Combine both micro- and aggregate level data to compute change across years and incorporate the survey design

Hello, I have 1-year ACS micro-level data for two separate years for Texas (e.g., 2005 and 2010) with puma and poverty (outcome variable) and some other variables. Can data be aggregated at the puma level (e.g., puma population) while also including/leaving the individual-level variables in the same data while applying the survey design, for instance, to perform logistic regression? I’m trying to calculate more complex variables at the puma level, but providing the simplest of examples can help me get an idea of whether it is doable.

I use R, and have searched and cannot seem to find examples of how to do this. Aggregated data are used for descriptive information or for maps of ratios, but I cannot locate a logistic regression example that combines both individual and aggregated data (e.g., at the puma level). I’ve tried doing this with the srvyr and survey packages but to no avail.

Thank you in advance for pointing me toward possible solutions.

It isn’t clear to me if you are inquiring about R code for multi-level modeling or summarizing person-level variables to create PUMA-level measures for your analyses. Our team will answer questions about data or resources available through IPUMS, but leaves analytical decisions about defining models and the most appropriate code to use to individual researchers. You may be interested in this information about multi-level modeling in R or summarizing by group in R using the dplyr package. Consulting the relevant literature for approaches on the type of model you are interested in conducting, the ACS data users forum, or R user forums may also be a good place to start.

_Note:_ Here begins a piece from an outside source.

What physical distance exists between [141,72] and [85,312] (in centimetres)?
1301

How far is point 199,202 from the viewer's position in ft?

As you mentioned, R packages survey and srvyr can help facilitate specification of sample design with the ipumsr package. This forum post has a discussion on using the srvyr package along with some sample code.

Thank you for the response - I appreciate it along with the resources which I will certainly review.

While I do use R and so some of my inquiry is related to R, I am also researching ways to summarize IPUMS USA data such as to compute changes across years (e.g., at a PUMA level) while also incorporating that information into an object over which the micro-level survey design can then be applied, or for which the usage of the appropriate weights, strata, cluster, etc., information can then be adequately applied for analysis… so my interest is on any resources related to that type of structure of the IPUMS USA data.

For instance, what is the impact that the person weight has when one of the individual-level variables has been summarized at a puma level? Does the summarizing of some of the micro-level variables to a PUMA level to perform analyses that account for the random effects that occur at a PUMA level imply that the person weight needs to be adjusted to a PUMA level weight? If so, how?

In terms of R, the srvyr and survey packages do not seem to offer information about how to incorporate summarized data in the survey designs that they offer (and which I will continue researching and will direct the inquiry via those other resources you mention - unless this type of question about the data is relevant to the team, where the goal is to help gain a better understanding of the data, different aspects about its structure, and their practical applications).

Again, thank you.

It sounds like you are interested in summary measures rather than person-level microdata (though I don’t know the details of your research agenda or analytical plan). Questions about adjusting weights for specific types of analyses are beyond the scope of the IPUMS User Support team; however, I can direct you to some resources that may be of interest. For more information about the sample design and structure of the ACS, including an example about producing estimates with ACS data, see this IPUMS USA page on sample design and estimation in the ACS.

To estimate total population by PUMA, it is appropriate to group the data by PUMA and sum the person-level weight PERWT. In order to calculate standard errors, however, I would instead recommend using a statistical command to calculate weighted summary measures. Replicate weights can also be incorporated to calculate standard errors; this IPUMS USA page on replicate weights in the ACS provides more information on how and when to use replicate weights, as well as some sample Stata code. In addition, these data training exercises provide helpful examples of using R with IPUMS data.

Alternatively, you may also be interested in looking at IPUMS NHGIS to see if the relevant tables already exist. Assuming you are using PUMA because it is the lowest level of geographic detail available for the entire US, the other perk of using aggregate data from IPUMS NHGIS is that you can get lower levels of geography.